Point a real LLM client at the server. Claude Desktop reads a config file and launches every server listed in it at startup. Open the config in your editor.

mkdir -p ~/Library/Application\ Support/Claude
code ~/Library/Application\ Support/Claude/claude_desktop_config.json
New-Item -Force -ItemType Directory "$env:APPDATA\Claude" | Out-Null
code "$env:APPDATA\Claude\claude_desktop_config.json"

Add an entry under mcpServers pointing at your poker server. The command is the absolute path to the venv's Python, and the args is the absolute path to poker_mcp.py. Claude Desktop launches the process, pipes stdio, and speaks MCP across the pipes — same as probe.py did.

{
  "mcpServers": {
    "aarit-poker": {
      "command": "/Users/you/learning-python/poker/.venv/bin/python",
      "args": ["/Users/you/learning-python/poker/poker_mcp.py"]
    }
  }
}
{
  "mcpServers": {
    "aarit-poker": {
      "command": "C:\\Users\\you\\learning-python\\poker\\.venv\\Scripts\\python.exe",
      "args": ["C:\\Users\\you\\learning-python\\poker\\poker_mcp.py"]
    }
  }
}

Quit Claude Desktop, launch it again, open a new chat, and ask: "Deal me a 5-card hand and tell me what I have." Claude reads its tool list, sees deal_hand and poker_score, and in its response a small "used tool" card appears next to each call. Expand it and the exact JSON payload from the tool call appears, the same shape probe.py printed. Ask Claude "give me a royal flush," and it cannot — the deck is real and the shuffle is random — so it calls deal_hand until it either gets one or gives up and admits the odds. That refusal is the point. The LLM is no longer guessing card values. It is calling your scorer.

A question to answer from the probe run: the tool list printed 3 tools — shuffle_deck, deal_hand, poker_score — but deal_hand internally calls shuffle_deck. Why expose both as tools instead of hiding shuffle_deck as a helper?

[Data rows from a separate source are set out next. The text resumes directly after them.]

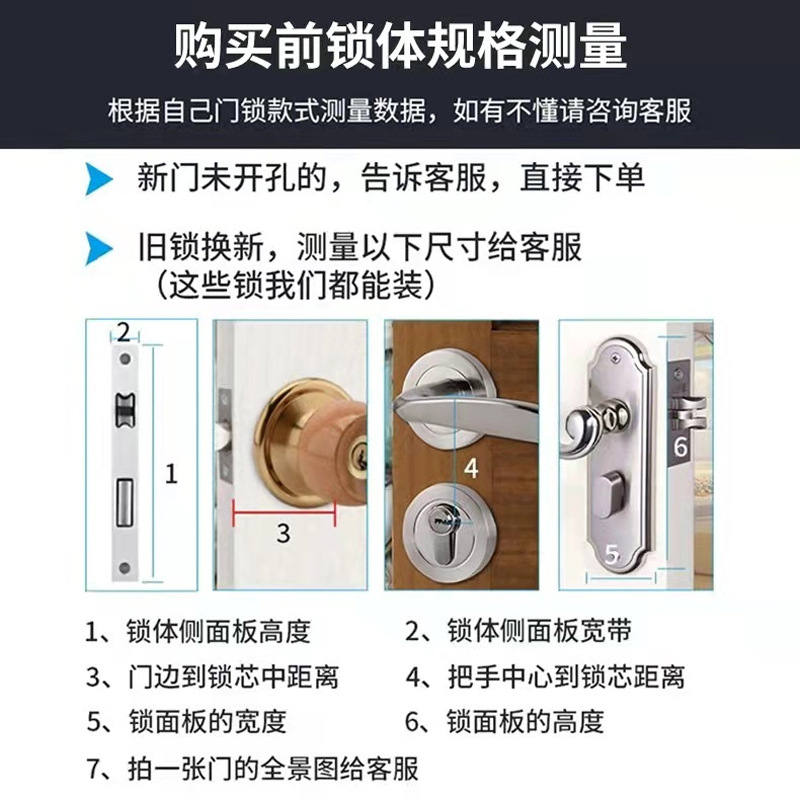 购买前锁体规格测量

根据自己门锁款式测量数据，如有不懂请咨询客服

新门未开孔的，告诉客服，直接下单

旧锁换新，测量以下尺寸给客服
（这些锁我们都能装）

2

1

3

4

6

5

1、锁体侧面板高度

2、锁体侧面板宽带

3、门边到锁芯中距离

4、把手中心到锁芯距离

5、锁面板的宽度

6、锁面板的高度

7、拍一张门的全景图给客服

Because the LLM decides which tool fits the question. If the user asks "shuffle a deck for me and read me the cards," deal_hand(num_cards=52) works but shuffle_deck() is the direct match and the LLM picks it. If the user asks "deal me 3 sample cards from the top," deal_hand(num_cards=3) is the direct match. Exposing both lets the model pick the cheapest, clearest call. The tool surface is a menu — name each tool after one thing, describe it in one line, and the LLM reads the menu the same way a customer reads a restaurant menu. A tool named "do_poker_stuff" forces the model to guess. A tool named "shuffle_deck" does not.

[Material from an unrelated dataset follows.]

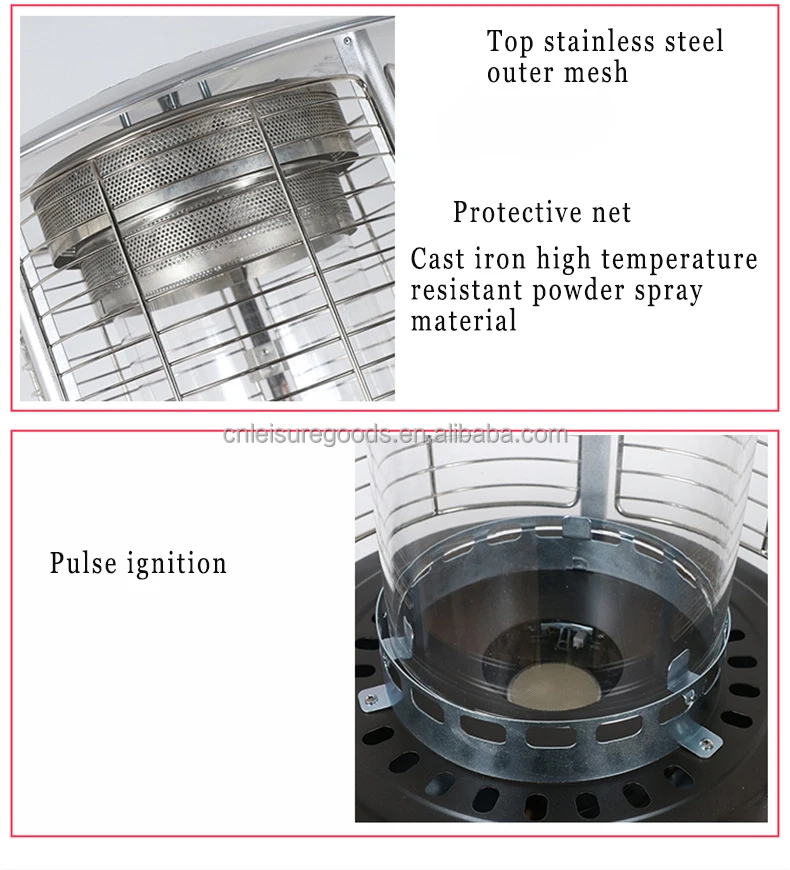 Top stainless steel outer mesh

Protective net

Cast iron high temperature resistant powder spray material

cnleisuregoods.en.alibaba.com

Pulse ignition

You have a Python program whose inside is a set of real functions with real types, and whose outside is a protocol any LLM can call. The chef can dial your suppliers. The contract from the philosophy page held — every line of poker_mcp.py was written by you, not by a model. The model gets to call it. That is the trade you wanted all along: your code, sharper tools. The next bottleneck is the one the deep learning section opens up — how a neural network actually learns to decide which tool to pick in the first place.